## What to do
Using the listing below, copy exactly each line from the one that has "Immagine 8 di" through the one that has "304 15735 85"; omit the pictures.

## Data for this task
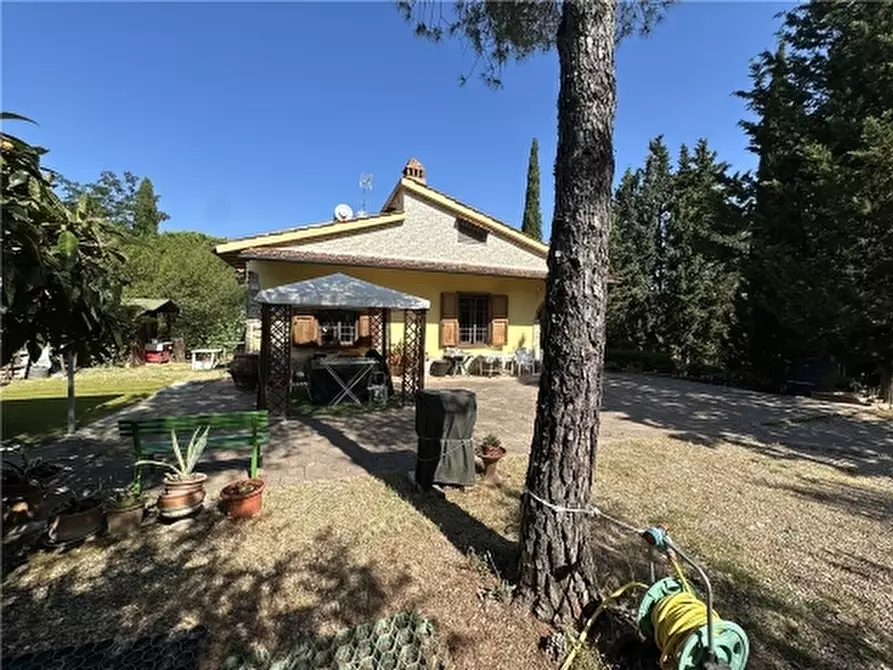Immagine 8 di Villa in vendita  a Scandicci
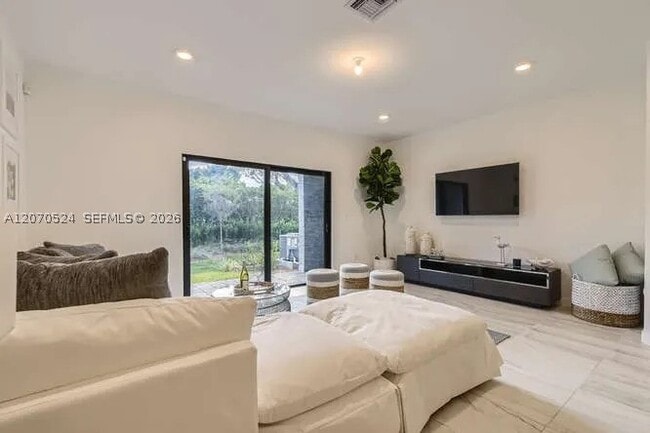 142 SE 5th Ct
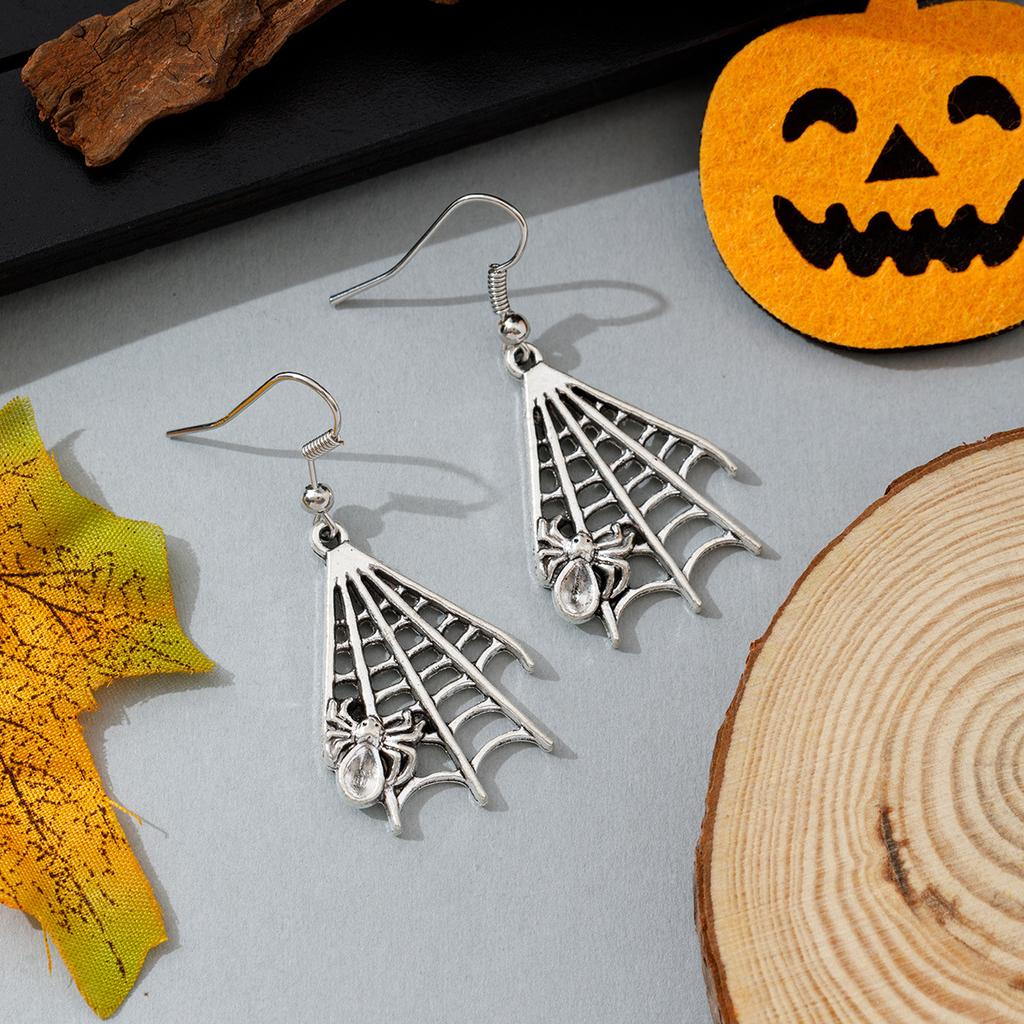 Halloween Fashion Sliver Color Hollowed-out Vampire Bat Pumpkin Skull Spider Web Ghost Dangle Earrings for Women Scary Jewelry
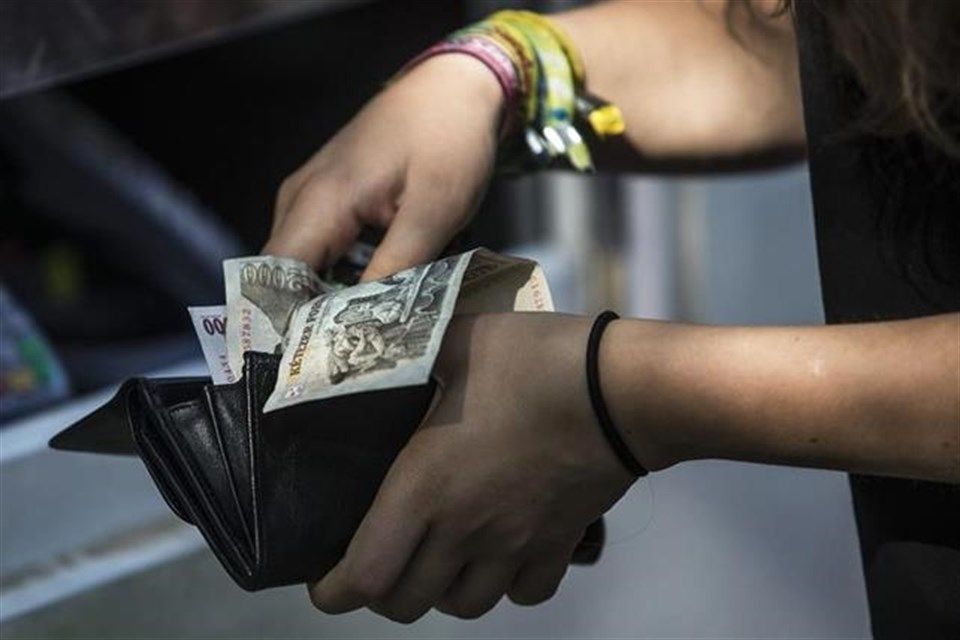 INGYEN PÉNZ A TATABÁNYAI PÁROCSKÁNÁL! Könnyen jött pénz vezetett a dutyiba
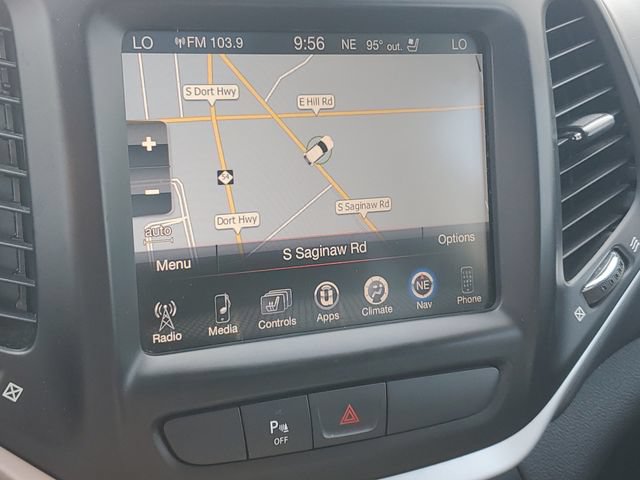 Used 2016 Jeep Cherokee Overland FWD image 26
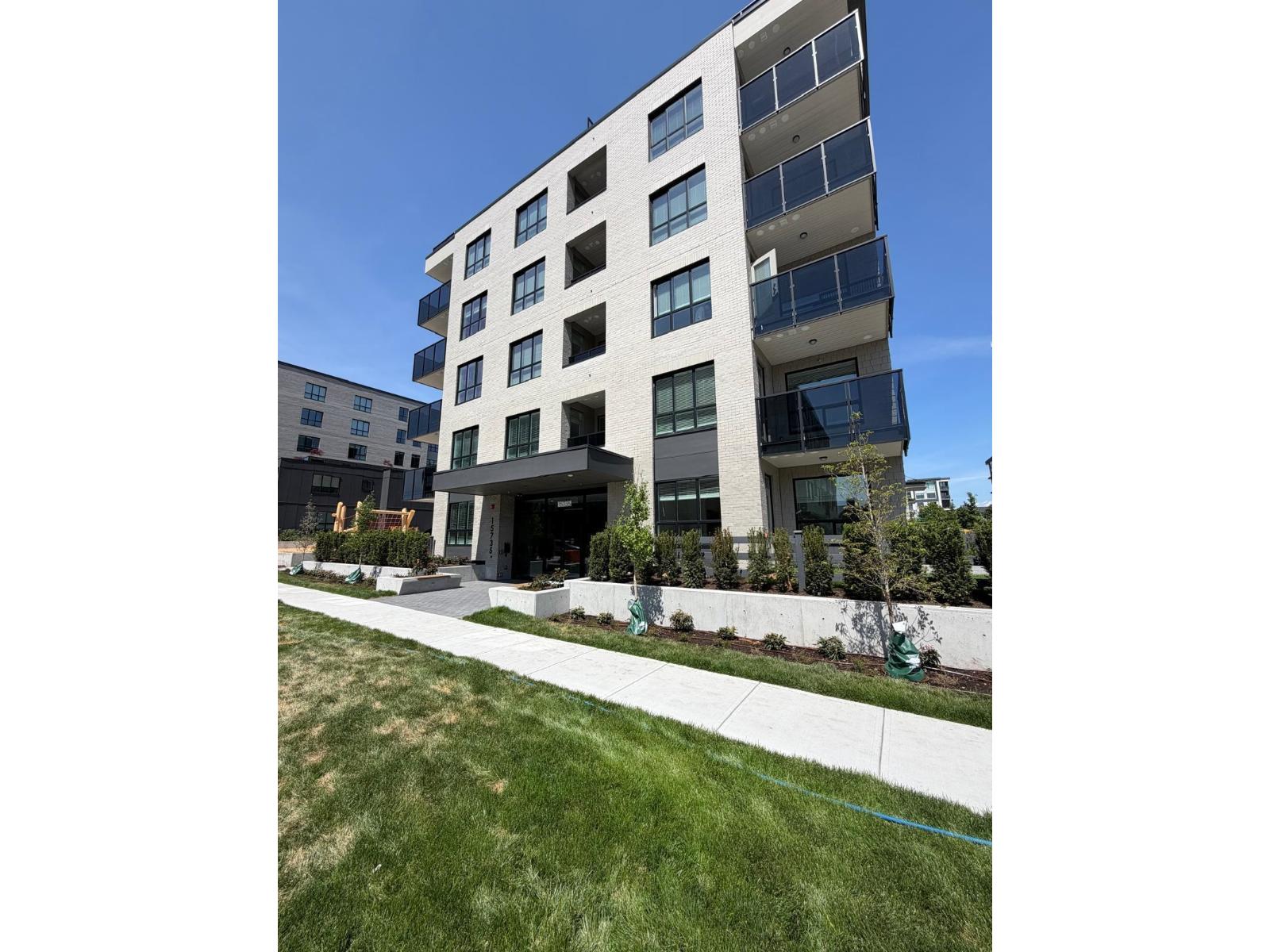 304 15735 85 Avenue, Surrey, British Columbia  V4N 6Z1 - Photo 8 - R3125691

==

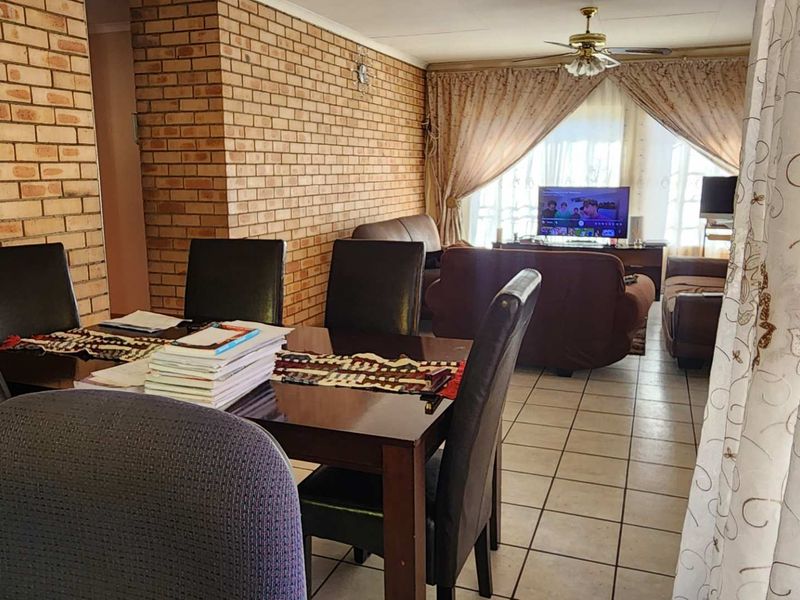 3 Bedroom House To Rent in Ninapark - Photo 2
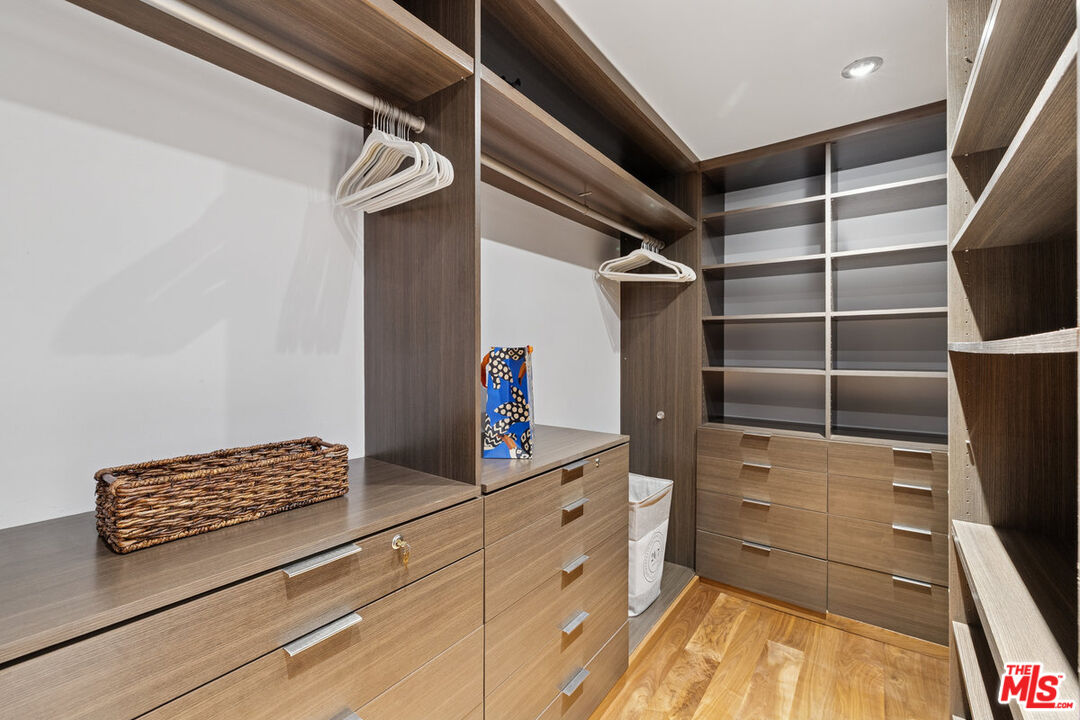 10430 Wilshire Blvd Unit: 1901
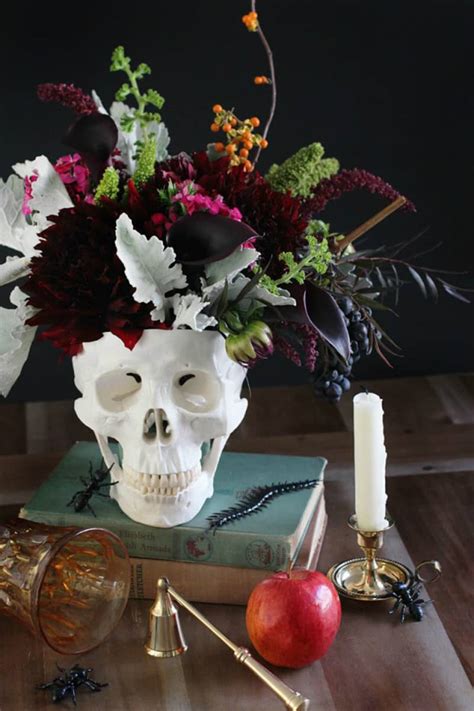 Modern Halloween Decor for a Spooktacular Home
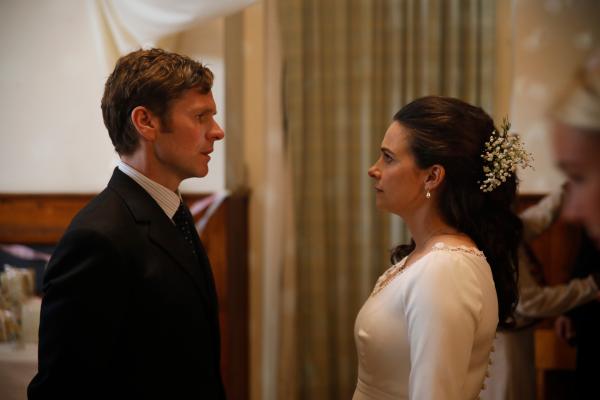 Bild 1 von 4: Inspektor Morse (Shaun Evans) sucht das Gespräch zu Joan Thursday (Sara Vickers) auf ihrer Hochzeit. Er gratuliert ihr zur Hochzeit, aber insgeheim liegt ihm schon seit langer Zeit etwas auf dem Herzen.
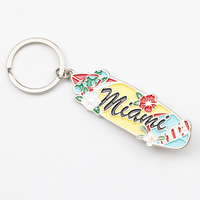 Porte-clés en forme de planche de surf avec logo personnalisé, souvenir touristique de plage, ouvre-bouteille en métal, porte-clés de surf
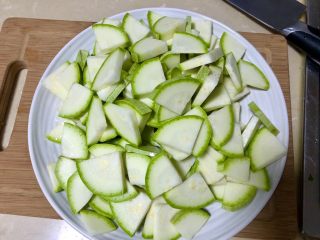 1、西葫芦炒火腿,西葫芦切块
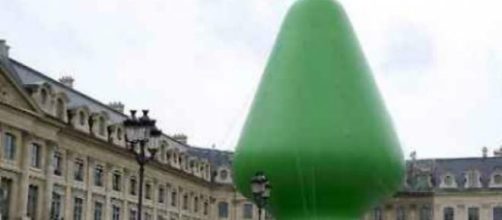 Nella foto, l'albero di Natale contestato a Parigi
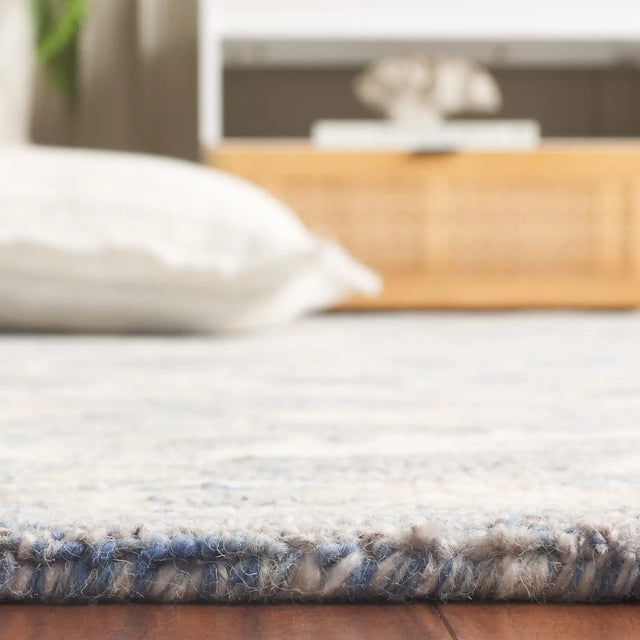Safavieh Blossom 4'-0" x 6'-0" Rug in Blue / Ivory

## Result of this exercise
Immagine 8 di Villa in vendita  a Scandicci
 142 SE 5th Ct
 Halloween Fashion Sliver Color Hollowed-out Vampire Bat Pumpkin Skull Spider Web Ghost Dangle Earrings for Women Scary Jewelry
 INGYEN PÉNZ A TATABÁNYAI PÁROCSKÁNÁL! Könnyen jött pénz vezetett a dutyiba
 Used 2016 Jeep Cherokee Overland FWD image 26
 304 15735 85 Avenue, Surrey, British Columbia  V4N 6Z1 - Photo 8 - R3125691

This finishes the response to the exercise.